▸ **PROBLEM**
Every line containing the string "vote" should be returned from the records.

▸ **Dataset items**
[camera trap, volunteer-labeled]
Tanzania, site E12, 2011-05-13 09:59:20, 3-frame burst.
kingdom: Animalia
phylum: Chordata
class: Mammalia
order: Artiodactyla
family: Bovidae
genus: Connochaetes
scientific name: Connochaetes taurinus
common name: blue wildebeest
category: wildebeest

* * *

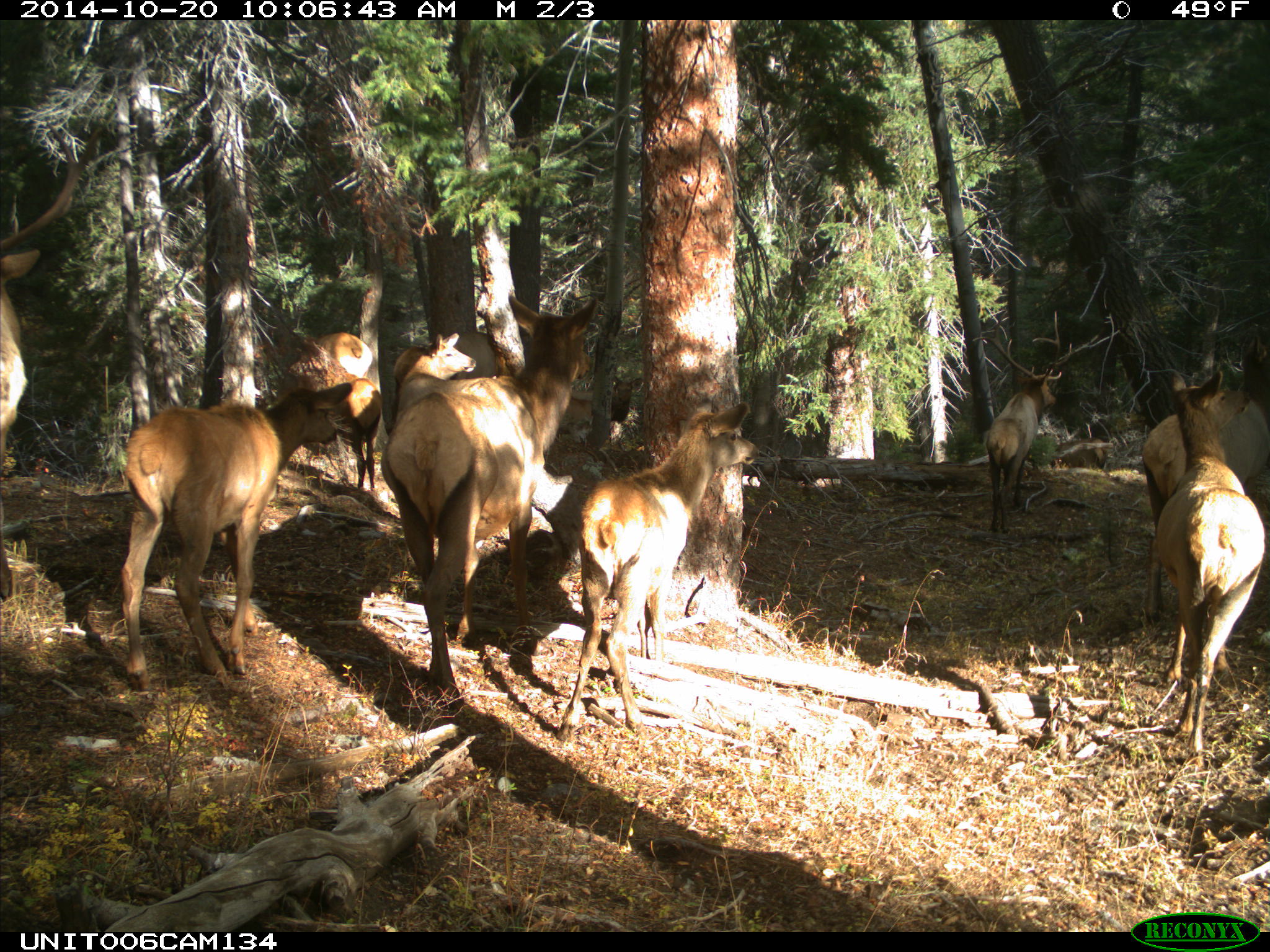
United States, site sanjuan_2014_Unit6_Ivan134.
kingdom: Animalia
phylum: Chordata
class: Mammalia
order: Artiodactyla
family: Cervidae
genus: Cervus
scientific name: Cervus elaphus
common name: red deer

...

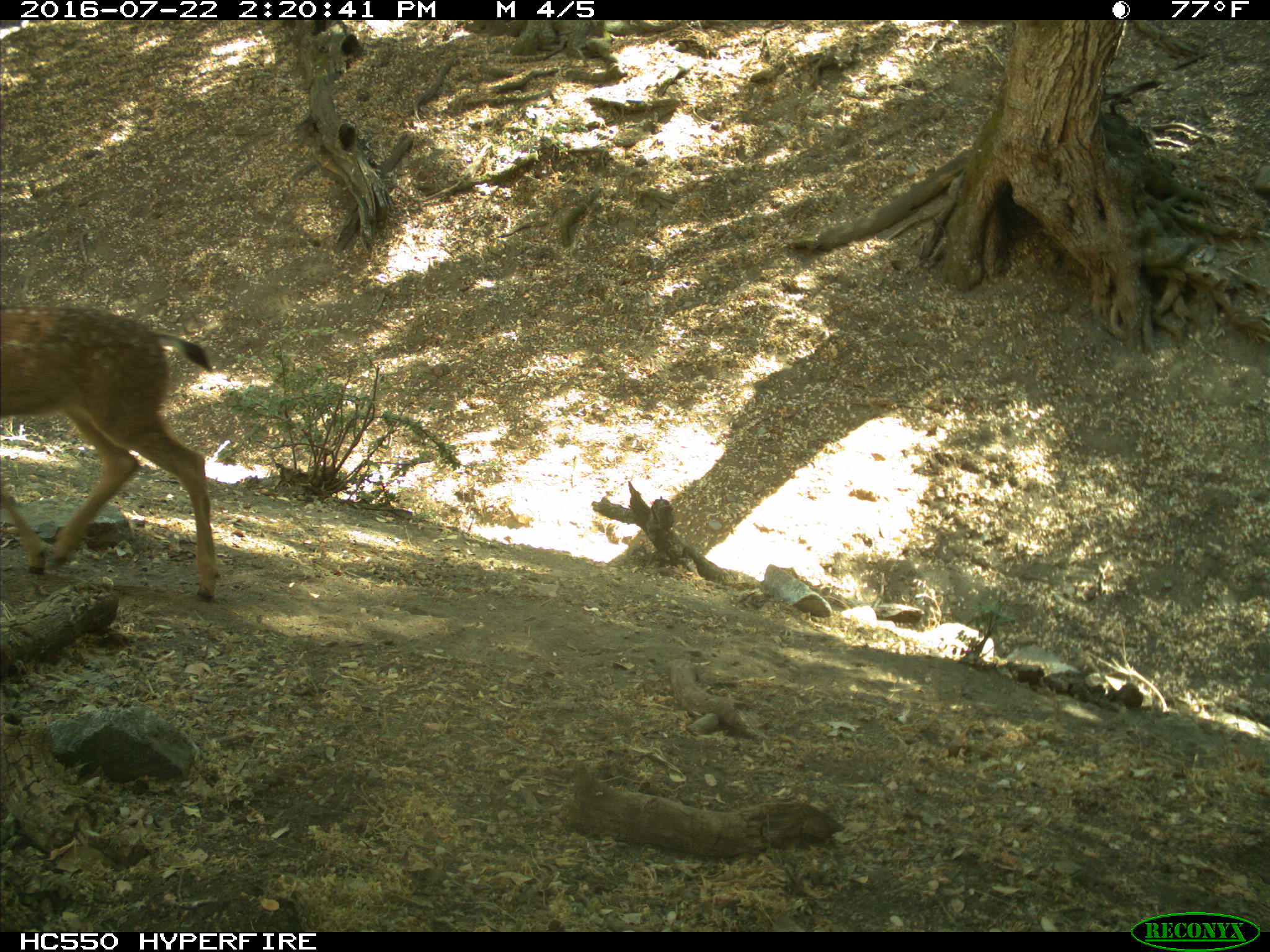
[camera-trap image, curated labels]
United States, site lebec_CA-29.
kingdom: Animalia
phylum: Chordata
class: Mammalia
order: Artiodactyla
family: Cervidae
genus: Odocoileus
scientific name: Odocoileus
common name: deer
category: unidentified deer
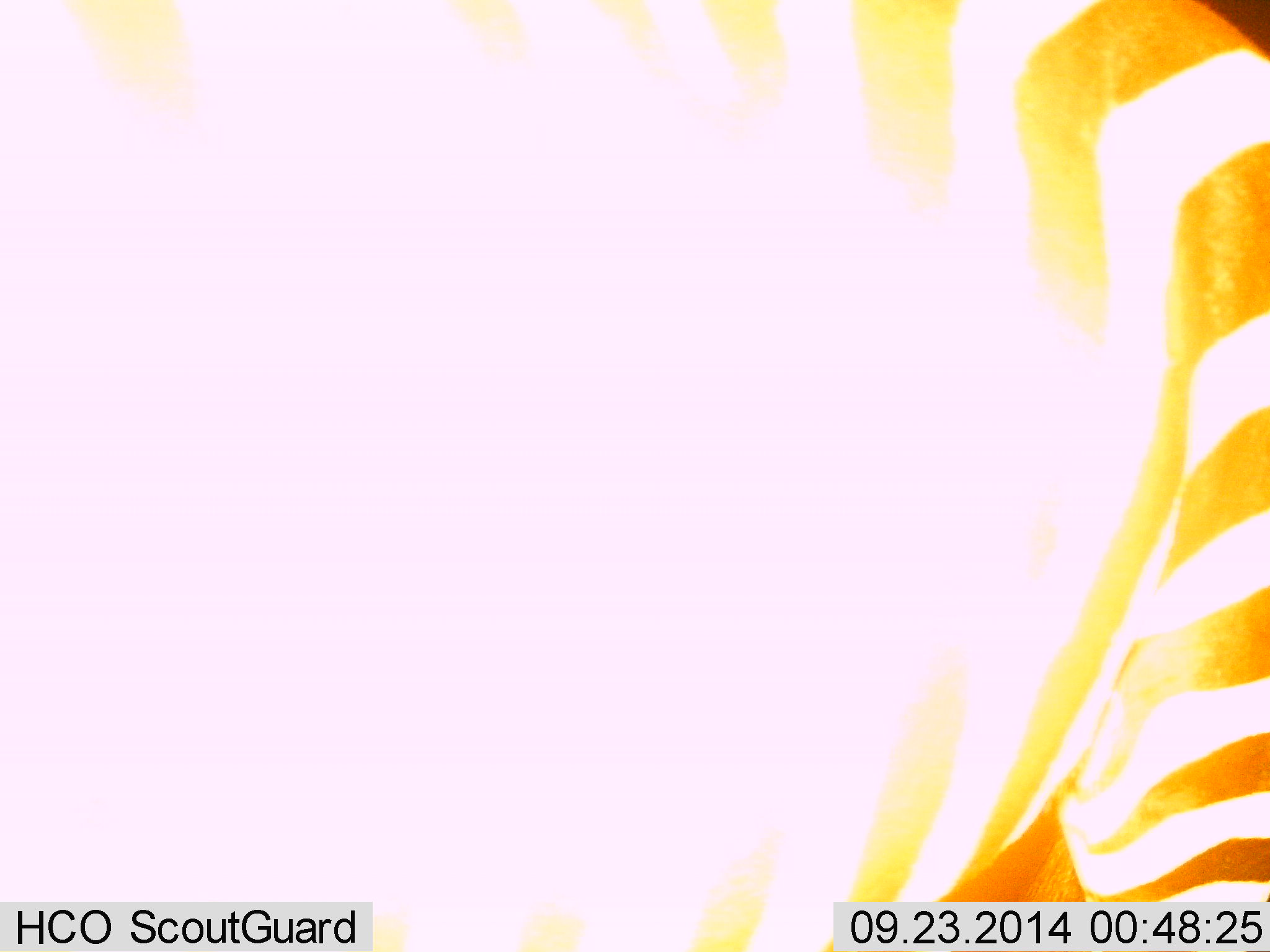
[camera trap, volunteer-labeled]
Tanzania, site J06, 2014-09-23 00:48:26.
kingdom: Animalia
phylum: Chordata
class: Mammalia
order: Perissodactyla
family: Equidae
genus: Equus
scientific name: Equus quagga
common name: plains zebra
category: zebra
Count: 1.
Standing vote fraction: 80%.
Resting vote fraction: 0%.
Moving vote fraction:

▸ **SOLUTION TO THE EXERCISE**
Standing vote fraction: 80%.
Resting vote fraction: 0%.
Moving vote fraction:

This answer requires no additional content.